DIRECTION:
Please update the records from the line that contains "How far from" through the end, replacing "soccer jersey" with "football jersey" and changing nothing else. Return only those lines.

===

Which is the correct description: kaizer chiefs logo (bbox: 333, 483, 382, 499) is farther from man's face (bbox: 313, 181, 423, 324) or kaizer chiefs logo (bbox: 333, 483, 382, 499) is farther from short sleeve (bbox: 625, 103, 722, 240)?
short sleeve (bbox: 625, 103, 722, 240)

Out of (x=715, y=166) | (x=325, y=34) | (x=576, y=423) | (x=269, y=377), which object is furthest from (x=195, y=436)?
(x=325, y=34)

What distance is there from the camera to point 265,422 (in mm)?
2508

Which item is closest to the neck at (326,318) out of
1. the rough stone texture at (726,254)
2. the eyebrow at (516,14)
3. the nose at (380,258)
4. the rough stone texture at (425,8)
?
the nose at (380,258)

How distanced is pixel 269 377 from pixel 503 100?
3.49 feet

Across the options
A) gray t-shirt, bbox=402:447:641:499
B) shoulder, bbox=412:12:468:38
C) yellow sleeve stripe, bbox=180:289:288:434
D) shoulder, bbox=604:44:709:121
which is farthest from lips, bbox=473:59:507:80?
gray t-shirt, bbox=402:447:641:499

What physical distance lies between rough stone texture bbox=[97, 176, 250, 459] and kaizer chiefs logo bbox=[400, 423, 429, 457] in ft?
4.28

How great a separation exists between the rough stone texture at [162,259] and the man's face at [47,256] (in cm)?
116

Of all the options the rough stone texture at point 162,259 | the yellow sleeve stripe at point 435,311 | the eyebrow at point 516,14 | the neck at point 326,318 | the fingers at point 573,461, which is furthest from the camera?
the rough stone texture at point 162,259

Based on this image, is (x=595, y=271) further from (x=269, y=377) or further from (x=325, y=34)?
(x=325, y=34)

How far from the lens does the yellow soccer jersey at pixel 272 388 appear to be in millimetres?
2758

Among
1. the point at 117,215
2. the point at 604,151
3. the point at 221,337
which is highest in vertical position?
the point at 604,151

===

THE RESULT:
How far from the lens does the yellow football jersey at pixel 272 388 appear to be in millimetres?
2758

Among
1. the point at 117,215
2. the point at 604,151
3. the point at 221,337
which is highest in vertical position?
the point at 604,151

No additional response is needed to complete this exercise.